When we returned a few hours later, we looked for Louisa in the nursery. April hadn’t wanted to be alone with her too much, which felt good to us. But a nurse told us the baby had been brought to April to be fed. I checked the linoleum floor to see if my stomach had landed there. Louisa was sleeping in the arms of April, who smiled at us. We did our best to keep cool, but a brick would have been able to sense our frantic insecurity at that moment. “Here, go to your mommy,” said April, and the five-pound bundle was in my arms once again.

The nurses had set aside a little corner in the nursery for us to bond, and I took Louisa there for a bottle. A tired-looking man was packing belongings into a “patient possessions” bag while a young woman in maternity jeans diapered a screaming newborn.

Like April, the woman had just delivered a baby. Like April, she had flown across the country to meet his adoptive parents. Like April, she was alone, frightened, confused. Her father had just flown to collect them. She decided not to place, and she told me that it was because the adoptive parents hadn’t wanted to let her hold her baby, to tell him she loved him, to do the things her heart needed to do in order to make peace with not being his “forever” mommy. The adoptive parents had not been able to do it. As the story unfolded before me in the nursery, I could hear them being escorted from the hospital. This woman bestowed kind words on me and on Louisa, looked me in the eye, and told me I should not, under any circumstances, try to keep April from being with Louisa as much as she wanted. “Let her say goodbye,” she said. And then they were gone. I hightailed it back to a very surprised April.

 Brave, Indeed

After April was discharged, we left the hospital and went our separate ways, though still all in the same city. Mimi would continue to stay with her for the days that had to pass before she could legally terminate her parental rights. Peter and I were delirious, floating—and somewhat in denial, given that there were days before we’d really be her parents—in our love nest with our hatchling. April was lonely, homesick, and hurting in a large, unfriendly city. On the day before she was to sign the TPR, she texted me: “I don’t think I can do this.”

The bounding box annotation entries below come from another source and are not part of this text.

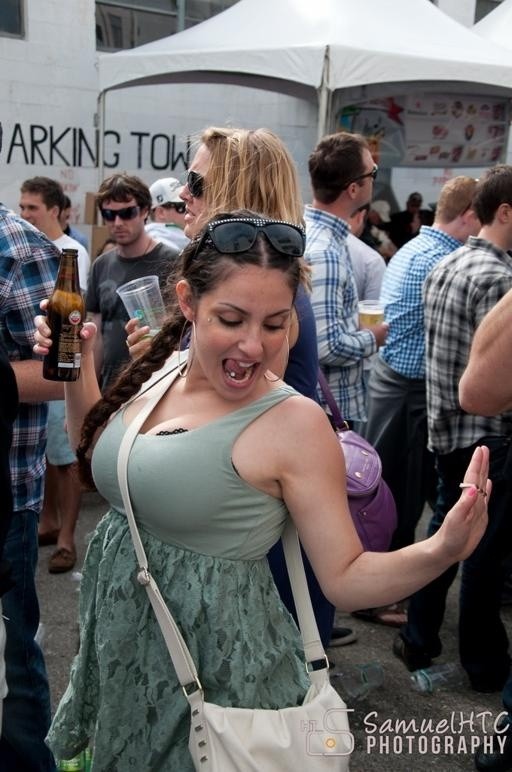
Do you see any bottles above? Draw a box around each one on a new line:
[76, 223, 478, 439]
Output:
[42, 247, 86, 383]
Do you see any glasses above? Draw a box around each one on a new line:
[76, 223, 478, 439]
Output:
[188, 171, 204, 199]
[192, 216, 307, 265]
[344, 164, 378, 191]
[100, 205, 141, 220]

I met April at Santa Monica Pier. I gave her one of the two teensy ID bracelets that had been around Louisa’s tiny, curved ankles. She held it to her mouth and sobbed. I told her that the decision, of course, was hers, but that if she chose to go through with the adoption, she would always have a part of Louisa, that we could all love her. That we would not disappear from April’s life, and that she would be able to watch her daughter grow.

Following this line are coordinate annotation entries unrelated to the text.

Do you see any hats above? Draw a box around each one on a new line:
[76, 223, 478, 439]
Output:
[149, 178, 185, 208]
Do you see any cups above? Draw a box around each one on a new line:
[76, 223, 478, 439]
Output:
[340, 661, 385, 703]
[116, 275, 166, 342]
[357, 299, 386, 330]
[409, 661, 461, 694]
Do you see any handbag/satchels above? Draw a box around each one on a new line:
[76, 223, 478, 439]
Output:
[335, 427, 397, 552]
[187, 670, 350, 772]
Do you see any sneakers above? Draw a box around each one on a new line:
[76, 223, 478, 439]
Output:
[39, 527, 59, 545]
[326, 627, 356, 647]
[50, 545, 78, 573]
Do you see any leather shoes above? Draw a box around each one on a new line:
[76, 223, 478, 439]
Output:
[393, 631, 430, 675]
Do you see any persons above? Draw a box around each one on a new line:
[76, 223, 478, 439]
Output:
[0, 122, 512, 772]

We saw April one last time in L.A., at a diner on her way to the airport. She had signed and was remarkably at peace. Louisa slept, a serene presence in her car seat on the banquette between April and Mimi. We chatted about her children. She had never been apart from them and missed them sorely. “Mom, you’re brave,” is what her eldest son, 10, had said when she told him, weeks before, of the adoption plan. We agreed.